● TASK DESCRIPTION
Each entry needs to be reproduced verbatim.

◆ ◆ ◆ ◆

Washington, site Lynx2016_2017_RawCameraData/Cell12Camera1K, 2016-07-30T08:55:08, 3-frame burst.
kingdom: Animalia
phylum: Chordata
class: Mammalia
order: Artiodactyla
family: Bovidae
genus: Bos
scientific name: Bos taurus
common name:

◆ ◆ ◆ ◆

● ANSWER BOX
Washington, site Lynx2016_2017_RawCameraData/Cell12Camera1K, 2016-07-30T08:55:08, 3-frame burst.
kingdom: Animalia
phylum: Chordata
class: Mammalia
order: Artiodactyla
family: Bovidae
genus: Bos
scientific name: Bos taurus
common name:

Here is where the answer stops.